**TASK OBJECTIVE:** Exactly the lines from the one holding "World's Greatest Mother Throw Pillow" through the last line of the listing below must appear in the answer, and no pictures.

**AVAILABLE DATA:**
※ ※ ※
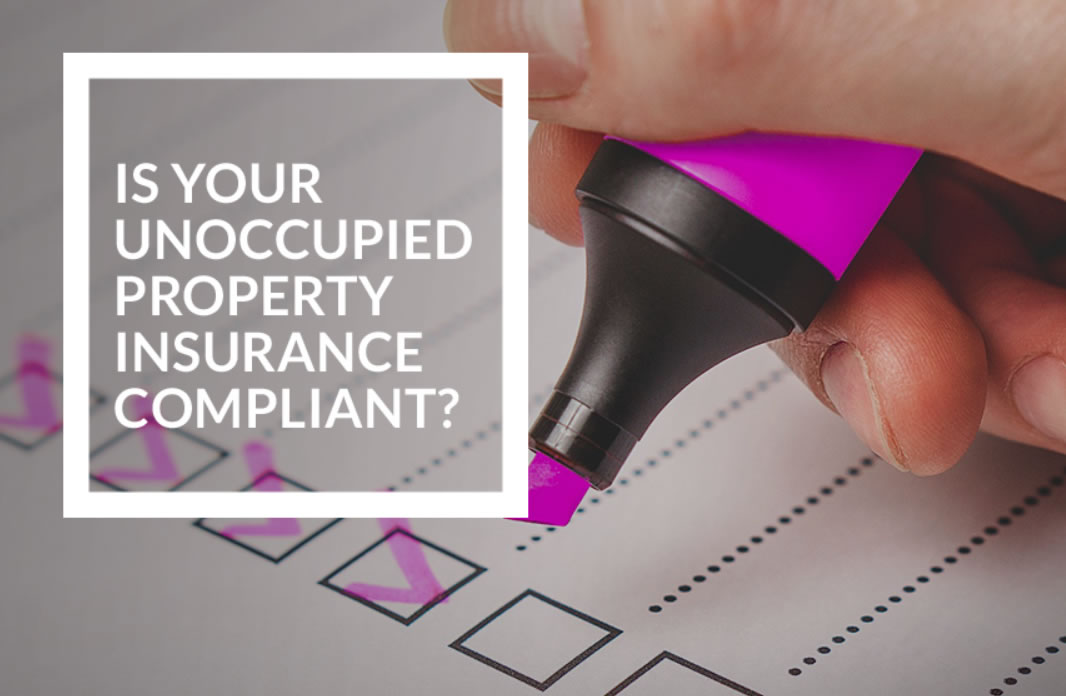 Unoccupied Insurance Compliance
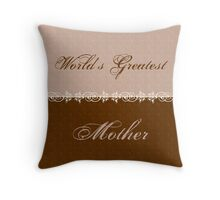 World's Greatest Mother Throw Pillow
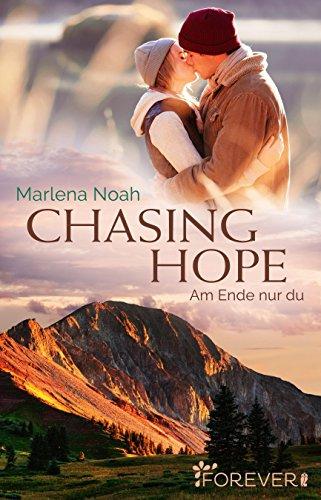 Chasing Hope: Am Ende nur du von [Noah, Marlena]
※ ※ ※
**SOLUTION TO THIS EXERCISE:**
 World's Greatest Mother Throw Pillow
 Chasing Hope: Am Ende nur du von [Noah, Marlena]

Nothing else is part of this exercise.